Italian Prime Minister Silvio Berlusconi is visiting Tunisia today to discuss with the new government there how to stem the flow of migrants to the tiny island of Lampedusa, the government in Rome said yesterday.

At the same time, Italy, the destination of some 20,000 migrants, mostly Tunisian, since the start of the year, renewed its appeal to other European Union countries to take in some of the migrants.

Mr Berlusconi had “a telephone conversation today with the Tunisian Prime Minister Beji Caid Essebsi and the two heads of government agreed that (Mr Berlusconi) would visit Tunisia on April 4,” the government statement said.

Mr Berlusconi yesterday met his interior, defence and regional affairs ministers to discuss immigration and how to divide up the 6,000 migrants being evacuated from Lampedusa among other parts of the country.

Earlier he had complained in a phone call to the leader of a small allied party about the lack of cooperation from Tunisia even though last Friday two ministers had gone there with the promise of financial help for development and halting the migrations.

Meanwhile the evacuation of thousands of African migrants from the Italian island of Lampedusa that has sparked a government dispute began yesterday amid charges that Europe was failing to help Italy deal with a refugee crisis.

After weeks of protests from local inhabitants of Lampedusa and fierce condemnation from aid organisations over the living conditions on the overcrowded island, a first group of 1,450 migrants set sail yesterday for the Manduria reception centre in Puglia on the mainland.

A ‘Free Lampedusa’ plan launched by Prime Minister Silvio Berlusconi to clear the tiny island of refugees was welcomed by cheering locals on Wednesday.

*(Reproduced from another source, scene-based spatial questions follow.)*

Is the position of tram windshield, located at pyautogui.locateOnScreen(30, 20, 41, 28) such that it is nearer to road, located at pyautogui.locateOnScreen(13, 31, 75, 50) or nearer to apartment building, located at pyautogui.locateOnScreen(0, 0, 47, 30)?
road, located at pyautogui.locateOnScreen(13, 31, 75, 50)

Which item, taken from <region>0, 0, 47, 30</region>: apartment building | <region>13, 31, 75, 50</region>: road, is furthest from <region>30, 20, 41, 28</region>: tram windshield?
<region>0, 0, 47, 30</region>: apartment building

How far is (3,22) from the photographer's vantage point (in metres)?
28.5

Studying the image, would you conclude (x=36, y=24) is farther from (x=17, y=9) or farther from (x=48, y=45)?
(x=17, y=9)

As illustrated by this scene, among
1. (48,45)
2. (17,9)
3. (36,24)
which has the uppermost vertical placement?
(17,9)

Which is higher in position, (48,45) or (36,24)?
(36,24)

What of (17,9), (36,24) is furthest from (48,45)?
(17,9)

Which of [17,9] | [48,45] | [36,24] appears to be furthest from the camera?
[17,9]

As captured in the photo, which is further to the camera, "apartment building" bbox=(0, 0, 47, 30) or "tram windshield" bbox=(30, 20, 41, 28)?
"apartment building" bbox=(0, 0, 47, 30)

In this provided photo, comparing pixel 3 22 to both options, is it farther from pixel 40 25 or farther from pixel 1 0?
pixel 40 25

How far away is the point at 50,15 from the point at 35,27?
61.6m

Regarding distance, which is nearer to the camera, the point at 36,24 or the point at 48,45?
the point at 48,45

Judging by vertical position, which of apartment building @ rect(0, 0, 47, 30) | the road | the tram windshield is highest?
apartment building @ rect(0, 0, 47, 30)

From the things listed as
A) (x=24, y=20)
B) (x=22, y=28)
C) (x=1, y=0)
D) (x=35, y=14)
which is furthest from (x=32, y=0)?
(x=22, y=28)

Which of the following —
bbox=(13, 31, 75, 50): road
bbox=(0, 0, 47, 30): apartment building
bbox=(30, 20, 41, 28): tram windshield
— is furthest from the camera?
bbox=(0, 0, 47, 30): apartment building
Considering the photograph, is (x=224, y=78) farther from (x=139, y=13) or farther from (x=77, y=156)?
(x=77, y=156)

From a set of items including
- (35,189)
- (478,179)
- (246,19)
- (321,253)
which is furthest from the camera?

But his news that the immigrants would be shipped to the makeshift Manduria camp in Puglia provoked outrage.

Italy’s deputy interior minister Alfredo Mantovano and local mayor Paolo Tommasino, a member of Mr Berlusconi’s centre-right People of Freedom party, resigned in protest.

Though overshadowed by the chaotic situation on Lampedusa in recent weeks, the tent camp in Puglia has sparked protests from locals residents tired of the large numbers of immigrants who have managed to escape the centre.

Mr Mantovano had promised on Monday that the camp would not hold more than 1,500 people and swiftly resigned when he discovered the prime minister was sending over a thousand immigrants to Puglia.

“After having read in the newspapers that Berlusconi had announced the arrival of 1,400 immigrants, it seemed like the only thing to do,” Mr Mantovano told Ansa news agency.

A plan for the regions to take in immigrants evacuated from Lampedusa has been the subject of bitter infighting between the government and local authorities.

Italy renewed its appeal to the European Union yesterday for help dealing not just with Tunisian migrants looking for a better life, but also with refugees from other parts of Africa formerly held in detention camps in Libya.